Cholera - Mechanism

Mechanism

When consumed most bacteria do not survive the acidic conditions of the human stomach. The few surviving bacteria conserve their energy and stored nutrients during the passage through the stomach by shutting down much protein production. When the surviving bacteria exit the stomach and reach the small intestine they need to propel themselves through the thick mucus that lines the small intestine to get to the intestinal walls where they can thrive. V. cholerae bacteria start up production of the hollow cylindrical protein flagellin to make flagella, the cork-screw helical fibers they rotate to propel themselves through the mucus of the small intestine.

Once the cholera bacteria reach the intestinal wall they no longer need the flagella to move. The bacteria stop producing the protein flagellin to conserve energy and nutrients by changing the mix of proteins which they express in response to the changed chemical surroundings. On reaching the intestinal wall V. cholerae start producing the toxic proteins that give the infected person a watery diarrhea. This carries the multiplying new generations of V. cholerae bacteria out into the drinking water of the next host if proper sanitation measures are not in place.

The cholera toxin (CTX or CT) is an oligomeric complex made up of six protein subunits: a single copy of the A subunit (part A), and five copies of the B subunit (part B), connected by a disulfide bond. The five B subunits form a five-membered ring that binds to GM1 gangliosides on the surface of the intestinal epithelium cells. The A1 portion of the A subunit is an enzyme that ADP-ribosylates G proteins, while the A2 chain fits into the central pore of the B subunit ring. Upon binding, the complex is taken into the cell via receptor-mediated endocytosis. Once inside the cell, the disulfide bond is reduced, and the A1 subunit is freed to bind with a human partner protein called ADP-ribosylation factor 6 (Arf6). Binding exposes its active site, allowing it to permanently ribosylate the Gs alpha subunit of the heterotrimeric G protein. This results in constitutive cAMP production, which in turn leads to secretion of H₂O, Na+, K+, Cl−, and HCO₃− into the lumen of the small intestine and rapid dehydration. The gene encoding the cholera toxin is introduced into V. cholerae by horizontal gene transfer. Virulent strains of V. cholerae carry a variant of temperate bacteriophage called CTXf or CTXφ.
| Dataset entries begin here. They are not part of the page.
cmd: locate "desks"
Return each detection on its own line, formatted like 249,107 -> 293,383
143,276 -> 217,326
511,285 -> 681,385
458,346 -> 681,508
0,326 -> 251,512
Microbiologists have studied the genetic mechanisms by which the V. cholerae bacteria turn off the production of some proteins and turn on the production of other proteins as they respond to the series of chemical environments they encounter, passing through the stomach, through the mucous layer of the small intestine, and on to the intestinal wall. Of particular interest have been the genetic mechanisms by which cholera bacteria turn on the protein production of the toxins that interact with host cell mechanisms to pump chloride ions into the small intestine, creating an ionic pressure which prevents sodium ions from entering the cell. The chloride and sodium ions create a salt-water environment in the small intestines, which through osmosis can pull up to six litres of water per day through the intestinal cells, creating the massive amounts of diarrhea. The host can become rapidly dehydrated if an appropriate mixture of dilute salt water and sugar is not taken to replace the blood's water and salts lost in the diarrhea.

By inserting separate, successive sections of V. cholerae DNA into the DNA of other bacteria, such as E. coli that would not naturally produce the protein toxins, researchers have investigated the mechanisms by which V. cholerae responds to the changing chemical environments of the stomach, mucous layers, and intestinal wall. Researchers have discovered a complex cascade of regulatory proteins controls expression of V. cholerae virulence determinants. In responding to the chemical environment at the intestinal wall, the V. cholerae bacteria produce the TcpP/TcpH proteins, which, together with the ToxR/ToxS proteins, activate the expression of the ToxT regulatory protein. ToxT then directly activates expression of virulence genes that produce the toxins, causing diarrhea in the infected person and allowing the bacteria to colonize the intestine. Current research aims at discovering "the signal that makes the cholera bacteria stop swimming and start to colonize (that is, adhere to the cells of) the small intestine."